Se vogliamo aiutare il nostro cervello, dobbiamo creare bellezza intorno a noi. Perché? Perché il cervello ha bisogno di immagini, ha bisogno di odori, ha bisogno di profumi, ha bisogno di colori. Come possiamo farlo? Innanzitutto, possiamo partire da noi stessi e cercare ad esempio di evitare di stare tutto il giorno in pigiama dentro casa, ma iniziare magari a vestirci bene o quantomeno a curarci, farci delle maschere o metterci delle creme. Ognuno di noi ha le proprie routine per quanto riguarda le cose che ci fanno sentire belli, che ci fanno sentire a nostro agio con il nostro corpo. Ciò che conta è che il cervello in questo momento compensi tutta la bruttezza che c’è con la bellezza. Iniziamo da noi stessi e compiamo quelle azioni che ci fanno stare bene. Proprio ieri mio marito mi ha chiesto: “Ma dove vai tutta truccata per stare dentro casa?”, e la mia risposta è stata: “Questo mi fa stare bene e quindi lo faccio. Dovresti provare anche tu!” Ovviamente non si può truccare, ma può fare mille altre cose. Io parlo sempre al femminile perché mi risulta più semplice, però un’idea carina potrebbe essere apparecchiare bene la tavola o mettere dei piatti che tenevamo da parte per una buona occasione. Per quanto riguarda il vestiario, avevo comprato molti vestiti al mio bambino di un anno con l’idea di metterglieli magari quando saremo usciti e invece glieli sto mettendo ora ogni giorno. Uno perché fra un po’ non gli staranno più bene dato che non sappiamo quanto andrà a lungo questa situazione, due perché mi fa sentire bene, e probabilmente farà sentire bene anche lui.
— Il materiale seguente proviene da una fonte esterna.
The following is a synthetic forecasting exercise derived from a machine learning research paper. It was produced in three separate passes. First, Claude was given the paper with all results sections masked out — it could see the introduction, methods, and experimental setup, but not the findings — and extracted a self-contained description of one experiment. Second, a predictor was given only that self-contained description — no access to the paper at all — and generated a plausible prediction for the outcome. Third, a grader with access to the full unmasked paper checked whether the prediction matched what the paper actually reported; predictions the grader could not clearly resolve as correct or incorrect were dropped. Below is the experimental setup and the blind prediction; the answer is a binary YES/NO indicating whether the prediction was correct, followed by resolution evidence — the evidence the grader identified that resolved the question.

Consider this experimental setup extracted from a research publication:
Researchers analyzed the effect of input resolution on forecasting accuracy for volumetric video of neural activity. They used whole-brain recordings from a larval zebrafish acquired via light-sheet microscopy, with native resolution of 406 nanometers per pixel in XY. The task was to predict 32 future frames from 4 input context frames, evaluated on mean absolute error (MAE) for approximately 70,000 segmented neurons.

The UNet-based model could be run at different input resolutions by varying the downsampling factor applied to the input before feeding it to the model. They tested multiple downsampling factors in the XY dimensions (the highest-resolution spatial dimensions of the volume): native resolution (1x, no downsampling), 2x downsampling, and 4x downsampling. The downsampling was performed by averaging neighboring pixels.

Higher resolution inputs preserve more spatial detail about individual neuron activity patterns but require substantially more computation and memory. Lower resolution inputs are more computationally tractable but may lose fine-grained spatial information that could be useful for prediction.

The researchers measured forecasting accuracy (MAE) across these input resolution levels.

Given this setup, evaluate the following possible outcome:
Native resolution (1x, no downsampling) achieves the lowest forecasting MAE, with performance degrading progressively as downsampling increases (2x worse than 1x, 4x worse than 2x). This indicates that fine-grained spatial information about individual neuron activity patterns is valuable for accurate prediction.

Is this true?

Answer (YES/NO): NO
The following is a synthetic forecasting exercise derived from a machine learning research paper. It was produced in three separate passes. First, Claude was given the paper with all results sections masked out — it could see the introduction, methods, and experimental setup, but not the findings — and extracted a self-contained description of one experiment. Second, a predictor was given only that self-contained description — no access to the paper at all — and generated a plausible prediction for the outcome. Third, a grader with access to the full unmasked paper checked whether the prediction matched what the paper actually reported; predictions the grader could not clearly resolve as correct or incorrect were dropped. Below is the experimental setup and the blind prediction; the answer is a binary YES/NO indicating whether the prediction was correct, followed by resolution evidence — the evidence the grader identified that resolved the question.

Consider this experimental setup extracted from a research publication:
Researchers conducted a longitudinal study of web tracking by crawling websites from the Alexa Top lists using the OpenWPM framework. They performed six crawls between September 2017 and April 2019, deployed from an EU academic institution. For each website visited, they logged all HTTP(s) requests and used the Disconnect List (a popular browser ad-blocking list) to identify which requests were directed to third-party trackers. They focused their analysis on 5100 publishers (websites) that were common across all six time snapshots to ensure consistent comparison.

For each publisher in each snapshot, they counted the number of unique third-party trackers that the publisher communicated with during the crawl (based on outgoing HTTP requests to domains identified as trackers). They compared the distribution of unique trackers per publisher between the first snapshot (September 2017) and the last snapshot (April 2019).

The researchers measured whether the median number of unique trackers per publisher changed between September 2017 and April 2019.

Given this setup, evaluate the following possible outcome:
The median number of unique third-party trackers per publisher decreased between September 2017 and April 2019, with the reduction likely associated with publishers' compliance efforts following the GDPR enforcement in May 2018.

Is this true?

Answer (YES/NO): YES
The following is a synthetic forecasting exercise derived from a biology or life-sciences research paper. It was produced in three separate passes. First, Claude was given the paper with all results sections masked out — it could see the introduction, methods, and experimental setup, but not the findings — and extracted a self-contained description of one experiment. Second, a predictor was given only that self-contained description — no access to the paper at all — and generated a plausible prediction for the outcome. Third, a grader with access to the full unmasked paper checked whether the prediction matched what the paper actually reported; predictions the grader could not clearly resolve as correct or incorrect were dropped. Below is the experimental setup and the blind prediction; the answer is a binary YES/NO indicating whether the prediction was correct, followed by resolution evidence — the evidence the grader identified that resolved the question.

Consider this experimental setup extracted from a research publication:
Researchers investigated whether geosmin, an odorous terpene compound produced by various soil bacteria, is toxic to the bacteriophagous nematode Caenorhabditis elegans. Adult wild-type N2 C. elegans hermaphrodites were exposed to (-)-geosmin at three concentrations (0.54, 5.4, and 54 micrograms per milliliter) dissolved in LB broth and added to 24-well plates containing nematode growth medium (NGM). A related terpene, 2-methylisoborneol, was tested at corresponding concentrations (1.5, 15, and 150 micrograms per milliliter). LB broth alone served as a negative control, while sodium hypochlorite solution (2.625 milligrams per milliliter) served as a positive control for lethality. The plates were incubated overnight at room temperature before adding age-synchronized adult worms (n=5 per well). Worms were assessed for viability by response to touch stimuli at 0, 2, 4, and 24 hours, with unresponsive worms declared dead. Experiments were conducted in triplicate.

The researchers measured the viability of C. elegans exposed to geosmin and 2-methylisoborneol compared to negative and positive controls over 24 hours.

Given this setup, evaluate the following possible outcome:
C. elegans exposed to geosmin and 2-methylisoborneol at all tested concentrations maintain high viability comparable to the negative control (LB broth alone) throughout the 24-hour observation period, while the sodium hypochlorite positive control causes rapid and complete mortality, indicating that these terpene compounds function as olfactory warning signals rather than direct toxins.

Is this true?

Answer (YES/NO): YES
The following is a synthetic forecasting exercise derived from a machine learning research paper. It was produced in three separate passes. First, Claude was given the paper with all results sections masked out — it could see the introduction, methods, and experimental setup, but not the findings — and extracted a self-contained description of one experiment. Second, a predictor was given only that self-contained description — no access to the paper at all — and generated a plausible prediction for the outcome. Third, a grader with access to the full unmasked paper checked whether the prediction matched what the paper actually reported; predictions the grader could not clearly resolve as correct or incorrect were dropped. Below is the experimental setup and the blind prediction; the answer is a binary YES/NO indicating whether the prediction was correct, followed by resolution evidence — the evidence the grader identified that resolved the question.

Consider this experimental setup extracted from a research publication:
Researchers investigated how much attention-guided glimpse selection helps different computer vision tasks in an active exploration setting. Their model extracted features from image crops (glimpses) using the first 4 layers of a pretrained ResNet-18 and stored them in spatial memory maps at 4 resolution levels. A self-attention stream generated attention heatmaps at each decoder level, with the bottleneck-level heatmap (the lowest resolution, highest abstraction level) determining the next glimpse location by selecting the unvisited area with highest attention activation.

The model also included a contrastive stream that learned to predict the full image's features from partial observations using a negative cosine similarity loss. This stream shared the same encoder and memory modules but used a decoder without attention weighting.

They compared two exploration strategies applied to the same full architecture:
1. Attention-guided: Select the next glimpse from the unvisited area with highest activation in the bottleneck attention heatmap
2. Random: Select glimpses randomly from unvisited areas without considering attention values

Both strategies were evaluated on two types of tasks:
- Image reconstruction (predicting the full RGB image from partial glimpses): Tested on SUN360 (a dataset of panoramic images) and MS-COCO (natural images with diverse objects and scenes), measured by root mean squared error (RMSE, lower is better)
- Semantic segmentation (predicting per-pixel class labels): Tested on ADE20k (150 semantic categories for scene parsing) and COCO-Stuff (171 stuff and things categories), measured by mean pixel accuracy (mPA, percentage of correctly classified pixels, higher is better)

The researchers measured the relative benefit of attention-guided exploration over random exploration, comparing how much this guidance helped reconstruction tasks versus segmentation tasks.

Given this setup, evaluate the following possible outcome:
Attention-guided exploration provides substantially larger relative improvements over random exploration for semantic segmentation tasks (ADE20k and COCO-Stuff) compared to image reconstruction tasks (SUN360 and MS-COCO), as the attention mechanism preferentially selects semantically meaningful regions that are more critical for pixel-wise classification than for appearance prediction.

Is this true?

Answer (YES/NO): NO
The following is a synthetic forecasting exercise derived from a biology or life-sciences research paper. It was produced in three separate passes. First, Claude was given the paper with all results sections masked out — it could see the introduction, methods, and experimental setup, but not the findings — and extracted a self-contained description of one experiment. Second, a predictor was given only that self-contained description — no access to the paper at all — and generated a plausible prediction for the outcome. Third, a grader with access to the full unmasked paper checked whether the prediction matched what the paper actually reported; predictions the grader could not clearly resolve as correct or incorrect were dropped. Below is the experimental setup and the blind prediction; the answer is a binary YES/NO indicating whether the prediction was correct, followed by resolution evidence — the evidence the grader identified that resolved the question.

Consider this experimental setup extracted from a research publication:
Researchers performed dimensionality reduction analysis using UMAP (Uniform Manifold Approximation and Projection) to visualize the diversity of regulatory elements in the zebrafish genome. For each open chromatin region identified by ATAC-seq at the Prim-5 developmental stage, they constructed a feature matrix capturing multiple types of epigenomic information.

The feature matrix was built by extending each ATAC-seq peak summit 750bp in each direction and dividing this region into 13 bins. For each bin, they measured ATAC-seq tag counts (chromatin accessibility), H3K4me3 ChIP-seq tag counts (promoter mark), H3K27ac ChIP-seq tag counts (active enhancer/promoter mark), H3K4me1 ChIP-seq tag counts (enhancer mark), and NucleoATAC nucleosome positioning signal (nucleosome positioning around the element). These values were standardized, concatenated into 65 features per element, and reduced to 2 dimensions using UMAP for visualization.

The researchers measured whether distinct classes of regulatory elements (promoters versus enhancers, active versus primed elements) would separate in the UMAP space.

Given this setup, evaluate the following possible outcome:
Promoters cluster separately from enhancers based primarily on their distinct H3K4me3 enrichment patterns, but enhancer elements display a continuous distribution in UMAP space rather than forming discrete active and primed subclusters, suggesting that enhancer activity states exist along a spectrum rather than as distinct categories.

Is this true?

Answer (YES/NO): NO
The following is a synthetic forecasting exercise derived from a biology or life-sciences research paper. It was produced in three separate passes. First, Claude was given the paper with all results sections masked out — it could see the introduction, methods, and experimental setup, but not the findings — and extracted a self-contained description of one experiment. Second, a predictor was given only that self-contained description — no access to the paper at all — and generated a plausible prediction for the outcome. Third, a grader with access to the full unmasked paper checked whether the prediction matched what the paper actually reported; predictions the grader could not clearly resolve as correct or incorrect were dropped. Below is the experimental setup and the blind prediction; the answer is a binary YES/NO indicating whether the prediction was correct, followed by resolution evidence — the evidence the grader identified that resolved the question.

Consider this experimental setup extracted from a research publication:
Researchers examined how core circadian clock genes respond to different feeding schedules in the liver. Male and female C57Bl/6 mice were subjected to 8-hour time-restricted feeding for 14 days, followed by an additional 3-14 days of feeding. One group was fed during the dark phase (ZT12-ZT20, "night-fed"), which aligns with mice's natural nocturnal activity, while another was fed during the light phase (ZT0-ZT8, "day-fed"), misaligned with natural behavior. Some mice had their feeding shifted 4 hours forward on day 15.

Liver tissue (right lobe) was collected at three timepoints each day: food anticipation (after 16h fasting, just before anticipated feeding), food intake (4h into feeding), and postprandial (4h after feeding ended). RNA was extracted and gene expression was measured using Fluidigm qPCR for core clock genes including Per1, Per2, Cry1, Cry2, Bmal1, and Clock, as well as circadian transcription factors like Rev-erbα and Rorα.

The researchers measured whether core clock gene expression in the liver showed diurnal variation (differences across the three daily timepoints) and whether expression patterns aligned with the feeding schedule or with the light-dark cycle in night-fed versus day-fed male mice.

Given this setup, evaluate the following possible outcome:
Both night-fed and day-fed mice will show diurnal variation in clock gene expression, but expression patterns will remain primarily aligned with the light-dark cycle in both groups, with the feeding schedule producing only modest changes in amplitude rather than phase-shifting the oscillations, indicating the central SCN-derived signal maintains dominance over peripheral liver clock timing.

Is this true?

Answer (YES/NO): NO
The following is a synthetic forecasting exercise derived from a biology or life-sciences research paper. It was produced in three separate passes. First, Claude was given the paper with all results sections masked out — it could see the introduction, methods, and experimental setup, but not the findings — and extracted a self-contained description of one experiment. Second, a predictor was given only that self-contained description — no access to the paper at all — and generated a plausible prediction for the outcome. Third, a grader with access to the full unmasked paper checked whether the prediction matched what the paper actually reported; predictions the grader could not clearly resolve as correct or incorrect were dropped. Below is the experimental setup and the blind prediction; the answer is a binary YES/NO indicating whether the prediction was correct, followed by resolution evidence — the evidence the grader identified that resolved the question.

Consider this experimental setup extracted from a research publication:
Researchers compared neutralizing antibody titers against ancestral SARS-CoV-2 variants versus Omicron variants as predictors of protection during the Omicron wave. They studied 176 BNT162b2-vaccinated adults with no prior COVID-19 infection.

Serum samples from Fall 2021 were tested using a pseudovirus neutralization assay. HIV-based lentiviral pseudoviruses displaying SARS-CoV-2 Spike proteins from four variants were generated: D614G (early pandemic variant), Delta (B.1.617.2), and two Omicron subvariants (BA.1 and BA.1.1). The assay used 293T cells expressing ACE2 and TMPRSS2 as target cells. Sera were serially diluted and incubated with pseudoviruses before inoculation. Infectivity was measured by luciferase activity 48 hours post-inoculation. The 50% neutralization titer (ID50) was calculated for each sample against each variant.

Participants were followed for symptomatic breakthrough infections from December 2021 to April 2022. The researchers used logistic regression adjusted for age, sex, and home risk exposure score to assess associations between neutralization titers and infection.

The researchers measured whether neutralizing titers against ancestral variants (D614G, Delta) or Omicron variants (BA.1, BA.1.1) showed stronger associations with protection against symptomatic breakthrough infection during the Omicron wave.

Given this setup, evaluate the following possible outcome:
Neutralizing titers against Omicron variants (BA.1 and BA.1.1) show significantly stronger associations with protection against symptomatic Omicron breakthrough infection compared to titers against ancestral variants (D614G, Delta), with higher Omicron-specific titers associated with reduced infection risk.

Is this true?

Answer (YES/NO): YES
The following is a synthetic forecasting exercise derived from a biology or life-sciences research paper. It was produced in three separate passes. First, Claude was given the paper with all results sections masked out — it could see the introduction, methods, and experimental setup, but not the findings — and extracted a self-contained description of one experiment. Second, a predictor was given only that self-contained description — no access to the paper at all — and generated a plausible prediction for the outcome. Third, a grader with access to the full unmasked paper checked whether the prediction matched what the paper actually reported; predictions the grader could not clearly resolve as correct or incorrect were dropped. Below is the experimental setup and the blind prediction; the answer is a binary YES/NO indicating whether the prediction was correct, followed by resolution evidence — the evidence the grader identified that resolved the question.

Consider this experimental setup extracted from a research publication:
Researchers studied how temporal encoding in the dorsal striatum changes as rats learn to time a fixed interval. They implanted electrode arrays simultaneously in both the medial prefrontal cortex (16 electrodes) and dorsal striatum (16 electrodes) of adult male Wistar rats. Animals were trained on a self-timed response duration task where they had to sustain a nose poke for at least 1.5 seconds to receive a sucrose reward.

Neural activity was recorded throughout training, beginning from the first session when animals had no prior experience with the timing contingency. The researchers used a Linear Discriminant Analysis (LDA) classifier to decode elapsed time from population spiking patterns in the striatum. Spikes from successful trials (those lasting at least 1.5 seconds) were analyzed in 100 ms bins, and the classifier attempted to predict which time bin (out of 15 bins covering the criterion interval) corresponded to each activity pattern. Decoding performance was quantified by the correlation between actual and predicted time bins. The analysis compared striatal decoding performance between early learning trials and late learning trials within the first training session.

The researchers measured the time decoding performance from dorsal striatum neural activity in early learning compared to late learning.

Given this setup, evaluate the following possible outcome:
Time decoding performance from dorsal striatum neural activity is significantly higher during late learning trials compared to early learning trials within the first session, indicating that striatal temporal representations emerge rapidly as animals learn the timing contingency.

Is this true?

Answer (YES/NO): NO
Ricapitolando: la tavola, gli outfit, l’aspetto esteriore, allestire la casa con dei cuscini, dei colori o profumi. Cerchiamo di creare uno spazio intorno a noi che sia sicuro ma anche bello. Sì, bello. Pensiamo all’estetica, perché anche l’occhio è importante. Il cervello ha bisogno di bellezza in questo momento, forse più che mai. E quindi… bellezza sia!